## PAGE EXTRACT
Additionally, Nedap wants its employees to share in the company’s value growth. This does come at the expense of returns for shareholders in the short term. However, in the long run, it should pay off for shareholders by fostering more engaged and loyal employees. How does it work?
Since 2010, employees can buy depositary receipts for shares (certificates) using 6.5% of Nedap’s profit before tax, which is allocated annually. In 2023, 74% of employees participated, and the program now represents 3.3% of Nedap’s share capital—showing strong employee engagement.
Launched in 2013, the Nedap Additional Participation Plan (NAPP) rewards employees for exceptional profit growth. If EBIT grows 5% above a benchmark (calculated using a 3-year average), 40% of the additional profit is distributed as certificates with a 4-year lock-up. In 2023, employees received €1.9 million under this plan, reflecting Nedap’s strong performance.
Still, I’m not a big fan of it, to be honest. I think the 5% threshold is too low—especially if inflation hovers around 3% in the coming years. However, as I’ll show later in my valuation model, the impact isn't as bad as it might seem at first.

## GIVEN PROBLEM 1
Collect every line of the records below that contains the word "advertising".

## DATASET
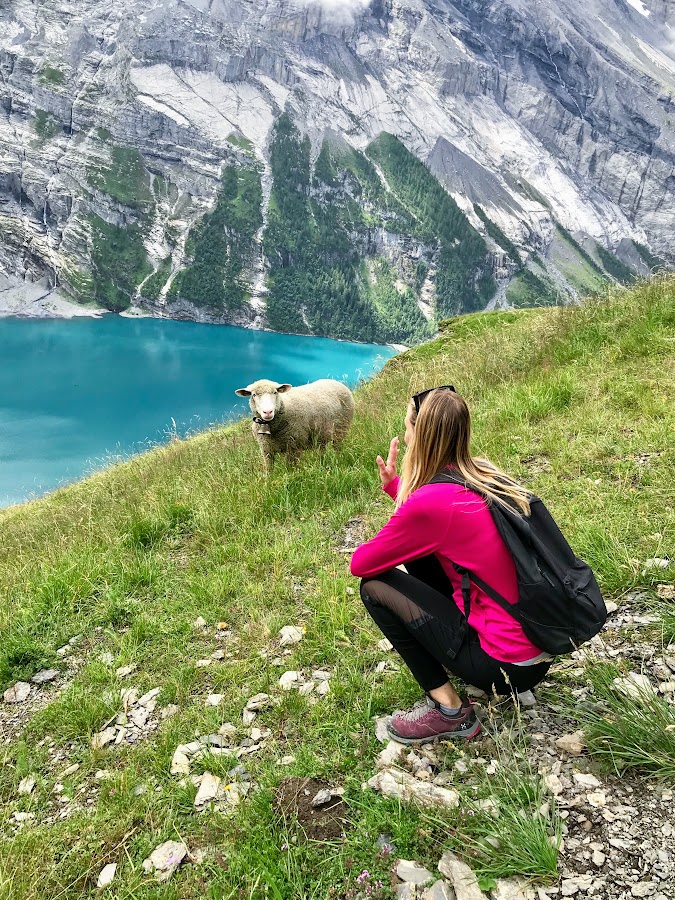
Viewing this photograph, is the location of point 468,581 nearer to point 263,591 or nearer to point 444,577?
point 444,577

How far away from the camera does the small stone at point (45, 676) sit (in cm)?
479

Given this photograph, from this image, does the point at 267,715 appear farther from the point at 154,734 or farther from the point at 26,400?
the point at 26,400

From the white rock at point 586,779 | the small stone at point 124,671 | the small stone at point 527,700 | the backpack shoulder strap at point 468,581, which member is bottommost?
the small stone at point 124,671

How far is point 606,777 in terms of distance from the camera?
2.57m

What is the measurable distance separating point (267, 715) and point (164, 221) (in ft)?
697

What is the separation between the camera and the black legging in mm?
2943

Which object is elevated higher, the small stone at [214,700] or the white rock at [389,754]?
the white rock at [389,754]

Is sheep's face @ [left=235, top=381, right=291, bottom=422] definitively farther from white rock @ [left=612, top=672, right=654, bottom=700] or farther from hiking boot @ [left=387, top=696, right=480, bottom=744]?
white rock @ [left=612, top=672, right=654, bottom=700]

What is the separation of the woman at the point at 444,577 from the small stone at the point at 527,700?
0.24m

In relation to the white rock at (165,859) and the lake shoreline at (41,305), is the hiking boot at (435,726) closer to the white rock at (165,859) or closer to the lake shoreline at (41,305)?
the white rock at (165,859)

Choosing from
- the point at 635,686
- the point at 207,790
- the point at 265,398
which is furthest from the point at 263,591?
the point at 265,398

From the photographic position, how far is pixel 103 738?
398cm

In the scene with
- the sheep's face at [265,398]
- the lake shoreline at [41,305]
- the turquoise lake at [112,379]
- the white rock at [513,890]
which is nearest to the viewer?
the white rock at [513,890]

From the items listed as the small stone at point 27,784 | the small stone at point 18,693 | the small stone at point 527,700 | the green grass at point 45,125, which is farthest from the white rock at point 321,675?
the green grass at point 45,125
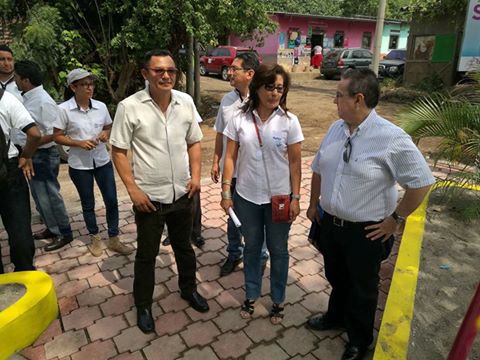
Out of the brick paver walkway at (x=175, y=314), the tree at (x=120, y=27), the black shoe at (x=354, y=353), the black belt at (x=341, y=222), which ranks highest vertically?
the tree at (x=120, y=27)

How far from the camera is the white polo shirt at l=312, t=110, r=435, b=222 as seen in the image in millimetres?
1978

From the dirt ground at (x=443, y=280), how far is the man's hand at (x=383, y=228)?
2.90 feet

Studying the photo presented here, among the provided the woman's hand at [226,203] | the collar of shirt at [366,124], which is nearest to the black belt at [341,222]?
the collar of shirt at [366,124]

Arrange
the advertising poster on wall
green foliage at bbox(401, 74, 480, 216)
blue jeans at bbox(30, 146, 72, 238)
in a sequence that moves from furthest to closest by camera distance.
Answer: the advertising poster on wall, green foliage at bbox(401, 74, 480, 216), blue jeans at bbox(30, 146, 72, 238)

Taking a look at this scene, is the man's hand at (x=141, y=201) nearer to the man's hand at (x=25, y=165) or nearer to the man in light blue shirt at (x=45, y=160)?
the man's hand at (x=25, y=165)

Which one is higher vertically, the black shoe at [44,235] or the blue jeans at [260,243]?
the blue jeans at [260,243]

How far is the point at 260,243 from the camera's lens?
2.73 metres

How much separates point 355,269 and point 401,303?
80 cm

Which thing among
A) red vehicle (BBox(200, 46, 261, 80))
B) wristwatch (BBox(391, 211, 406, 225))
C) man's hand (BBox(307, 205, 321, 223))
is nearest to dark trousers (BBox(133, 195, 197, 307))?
man's hand (BBox(307, 205, 321, 223))

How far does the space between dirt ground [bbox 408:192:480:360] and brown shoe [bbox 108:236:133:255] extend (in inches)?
99.7

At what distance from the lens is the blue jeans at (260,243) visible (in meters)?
2.62

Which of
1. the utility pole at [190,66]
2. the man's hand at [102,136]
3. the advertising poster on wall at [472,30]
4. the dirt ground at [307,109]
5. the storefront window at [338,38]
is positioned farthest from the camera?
the storefront window at [338,38]

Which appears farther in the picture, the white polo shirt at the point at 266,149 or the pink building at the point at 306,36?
the pink building at the point at 306,36

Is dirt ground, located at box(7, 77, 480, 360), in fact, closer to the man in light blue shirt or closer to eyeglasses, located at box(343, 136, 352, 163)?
the man in light blue shirt
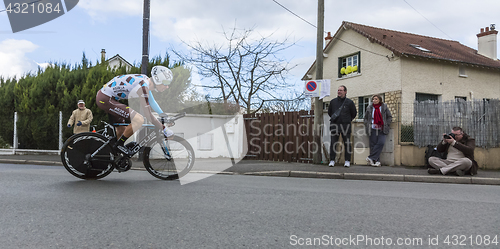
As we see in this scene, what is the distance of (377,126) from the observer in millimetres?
10516

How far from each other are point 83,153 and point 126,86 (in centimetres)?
124

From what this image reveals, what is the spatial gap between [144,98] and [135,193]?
4.75 ft

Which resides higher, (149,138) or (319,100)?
(319,100)

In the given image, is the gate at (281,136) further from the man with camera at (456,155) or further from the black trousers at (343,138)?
the man with camera at (456,155)

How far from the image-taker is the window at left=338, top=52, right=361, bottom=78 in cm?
2369

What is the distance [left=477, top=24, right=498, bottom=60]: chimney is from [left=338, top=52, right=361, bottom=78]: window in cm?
918

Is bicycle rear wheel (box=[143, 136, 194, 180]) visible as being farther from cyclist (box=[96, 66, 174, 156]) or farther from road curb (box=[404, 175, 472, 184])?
road curb (box=[404, 175, 472, 184])

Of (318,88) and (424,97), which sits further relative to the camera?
(424,97)

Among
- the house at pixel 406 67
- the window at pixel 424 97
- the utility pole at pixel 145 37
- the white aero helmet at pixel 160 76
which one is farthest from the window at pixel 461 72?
the white aero helmet at pixel 160 76

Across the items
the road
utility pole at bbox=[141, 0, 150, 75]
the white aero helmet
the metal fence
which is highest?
utility pole at bbox=[141, 0, 150, 75]

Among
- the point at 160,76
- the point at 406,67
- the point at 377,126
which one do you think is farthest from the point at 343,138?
the point at 406,67

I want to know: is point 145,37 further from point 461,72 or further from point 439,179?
point 461,72

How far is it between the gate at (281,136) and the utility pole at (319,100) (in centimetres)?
26

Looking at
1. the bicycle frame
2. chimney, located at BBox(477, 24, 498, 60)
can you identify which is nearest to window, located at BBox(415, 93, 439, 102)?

## GIVEN PROBLEM 2
Please quote the Nedap employee share text above word for word, starting with "Additionally, Nedap wants" and going on through "strong employee engagement.".

## RESULT 1
the advertising poster on wall
Answer: the advertising poster on wall, green foliage at bbox(401, 74, 480, 216), blue jeans at bbox(30, 146, 72, 238)
3. the advertising poster on wall at [472,30]

## RESULT 2
Additionally, Nedap wants its employees to share in the company’s value growth. This does come at the expense of returns for shareholders in the short term. However, in the long run, it should pay off for shareholders by fostering more engaged and loyal employees. How does it work?
Since 2010, employees can buy depositary receipts for shares (certificates) using 6.5% of Nedap’s profit before tax, which is allocated annually. In 2023, 74% of employees participated, and the program now represents 3.3% of Nedap’s share capital—showing strong employee engagement.